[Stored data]
========================

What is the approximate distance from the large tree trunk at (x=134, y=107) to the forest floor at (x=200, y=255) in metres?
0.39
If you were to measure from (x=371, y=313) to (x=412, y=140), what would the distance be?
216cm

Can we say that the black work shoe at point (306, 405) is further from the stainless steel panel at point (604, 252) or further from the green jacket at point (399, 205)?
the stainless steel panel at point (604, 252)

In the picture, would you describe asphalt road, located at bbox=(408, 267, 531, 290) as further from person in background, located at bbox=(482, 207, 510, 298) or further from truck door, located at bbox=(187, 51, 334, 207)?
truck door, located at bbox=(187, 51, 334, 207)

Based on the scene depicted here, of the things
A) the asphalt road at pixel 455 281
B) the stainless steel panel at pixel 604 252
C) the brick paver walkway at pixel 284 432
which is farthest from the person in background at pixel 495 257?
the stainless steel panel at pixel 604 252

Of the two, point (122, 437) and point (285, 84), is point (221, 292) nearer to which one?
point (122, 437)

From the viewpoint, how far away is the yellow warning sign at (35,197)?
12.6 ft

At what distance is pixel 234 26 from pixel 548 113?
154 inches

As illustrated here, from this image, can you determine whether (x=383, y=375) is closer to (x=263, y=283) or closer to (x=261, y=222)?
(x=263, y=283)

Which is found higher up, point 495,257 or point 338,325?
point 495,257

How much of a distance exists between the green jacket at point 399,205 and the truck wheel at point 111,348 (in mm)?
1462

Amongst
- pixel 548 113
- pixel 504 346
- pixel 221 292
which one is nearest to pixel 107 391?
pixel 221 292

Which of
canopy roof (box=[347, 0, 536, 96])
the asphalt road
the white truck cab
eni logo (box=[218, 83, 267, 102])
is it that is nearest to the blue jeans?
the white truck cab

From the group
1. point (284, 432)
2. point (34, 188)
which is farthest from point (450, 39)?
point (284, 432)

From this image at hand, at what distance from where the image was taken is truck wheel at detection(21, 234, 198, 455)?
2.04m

========================

Update the lines from the one containing "From the group" through the end of the items, changing "farthest" to "furthest" and keeping everything else the same.

> Written reply:
From the group
1. point (284, 432)
2. point (34, 188)
which is furthest from point (450, 39)?
point (284, 432)

From this image at hand, at what distance from where the image was taken is truck wheel at detection(21, 234, 198, 455)?
2.04m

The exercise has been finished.